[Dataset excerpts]
<<<<
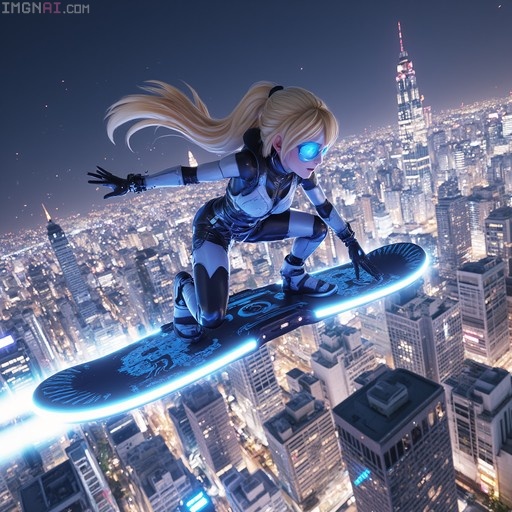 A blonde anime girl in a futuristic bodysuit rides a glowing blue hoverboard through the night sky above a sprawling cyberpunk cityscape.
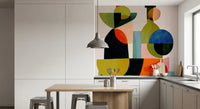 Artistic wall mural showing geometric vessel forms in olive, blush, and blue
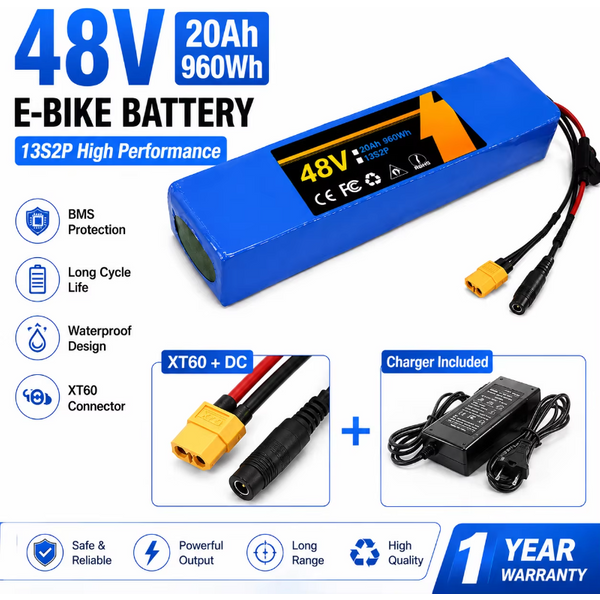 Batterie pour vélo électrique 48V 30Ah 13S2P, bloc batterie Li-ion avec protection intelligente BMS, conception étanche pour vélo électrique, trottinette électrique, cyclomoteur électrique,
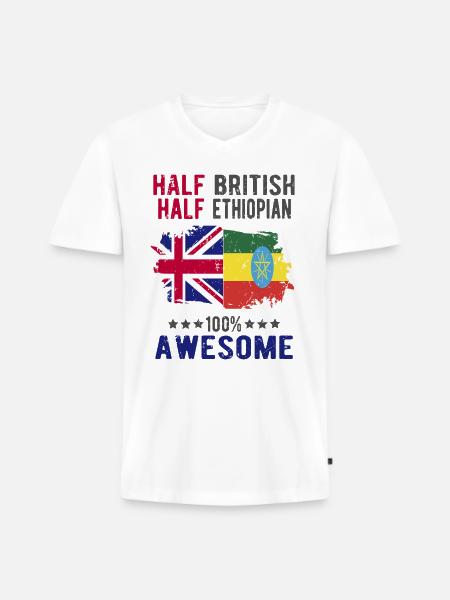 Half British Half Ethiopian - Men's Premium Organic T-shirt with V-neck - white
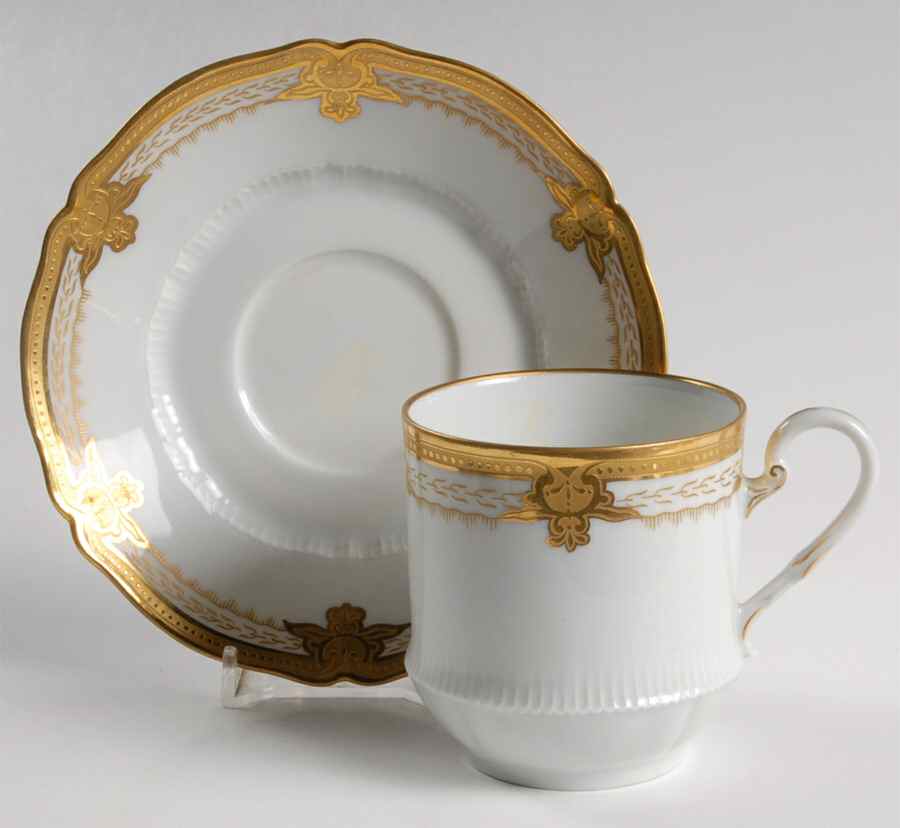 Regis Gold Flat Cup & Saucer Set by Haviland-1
>>>>
(WHAT TO PRODUCE):
Rewrite all of the records with "hoverboard" swapped for "skateboard" and every other word kept the same. Omit the pictures from your answer.

(RESPONSE BOX):
 A blonde anime girl in a futuristic bodysuit rides a glowing blue skateboard through the night sky above a sprawling cyberpunk cityscape.
 Artistic wall mural showing geometric vessel forms in olive, blush, and blue
 Batterie pour vélo électrique 48V 30Ah 13S2P, bloc batterie Li-ion avec protection intelligente BMS, conception étanche pour vélo électrique, trottinette électrique, cyclomoteur électrique,
 Half British Half Ethiopian - Men's Premium Organic T-shirt with V-neck - white
 Regis Gold Flat Cup & Saucer Set by Haviland-1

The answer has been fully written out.